Maternal-infant rotavirus-specific antibody kinetics to inform timing of vaccine boosting in Malawi: An observational study.

BACKGROUND

Rotavirus vaccine protects against severe rotavirus-related gastroenteritis. Its effectiveness is substantially lower in low- and middle-income countries (LMICs) compared to high-income settings, partly due to interference from maternally derived rotavirus-specific immunoglobulin G (IgG) resulting from high rotavirus burden. These antibodies wane over time, reducing their capacity to inhibit vaccine-induced immune responses, including immunoglobulin A (IgA). We aimed to estimate the optimal window for administering an additional rotavirus vaccine dose, beyond the routine doses given at 6 and 10 weeks of age, to maximise immunogenicity in an LMIC, high-disease-burdened setting.

METHODS AND FINDINGS

We collected longitudinal serum samples from 84 infants at five time points between January 2021 and October 2023, and cross-sectional serum samples from 798 healthy individuals aged 0-86 years between December 2022 and June 2024. For participants under 18 years of age, a written consent was obtained from parents or guardians, with assent from the child where appropriate, individuals aged 18 years and above provided written informed consent directly. Rotavirus-specific IgG and IgA concentrations were measured using a gold standard enzyme-linked immunosorbent assay (ELISA). Rotavirus gastroenteritis case data were extracted from ongoing surveillance during the same period. All participants were recruited from the Southern Region of Malawi, a rotavirus high-burden setting. We applied linear mixed-effects and generalised linear models with natural splines to assess age-dependent trends in antibody levels. Prior to scheduled Rotarix rotavirus vaccine dose 1, the median maternally derived rotavirus-specific IgG levels were significantly lower in infants who were seropositive following vaccination compared with those who remained seronegative (5,745.0 IU/ml versus 9,689.8 IU/ml; Wilcoxon-test, p = 0.015).

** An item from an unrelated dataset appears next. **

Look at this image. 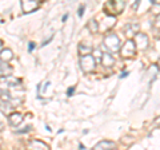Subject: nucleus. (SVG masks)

Infants with the lowest maternal IgG levels were over five times more likely to seroconvert (odds ratio [OR] = 5.8, 95% confidence interval (CI): 1.6-24.2; Chi-square test, p = 0.012). An exponential decay model estimated that the median IgG concentration in non-seroconverters crossed the seroconversion-probability threshold at 6.2 months. Population-level analyses revealed IgG concentrations reached their nadir at 8.4 months, coinciding with a peak in severe rotavirus gastroenteritis cases at 9 months. Serum IgA levels peaked at 9 months and were associated with a decline in disease incidence between 9 and 17 months. Key limitations include the small number of non-seroconverting infants (n = 27) who were unexposed during follow-up and the observational study design. These factors may influence interpretation, but the findings nonetheless provide important insights into rotavirus antibody dynamics.

CONCLUSIONS

These findings suggest that administering a booster dose between 6 and 8 months of age, when maternal antibody titer is low and severe rotavirus gastroenteritis risk is high, may enhance the immunogenicity and effectiveness of the rotavirus vaccine in LMICs.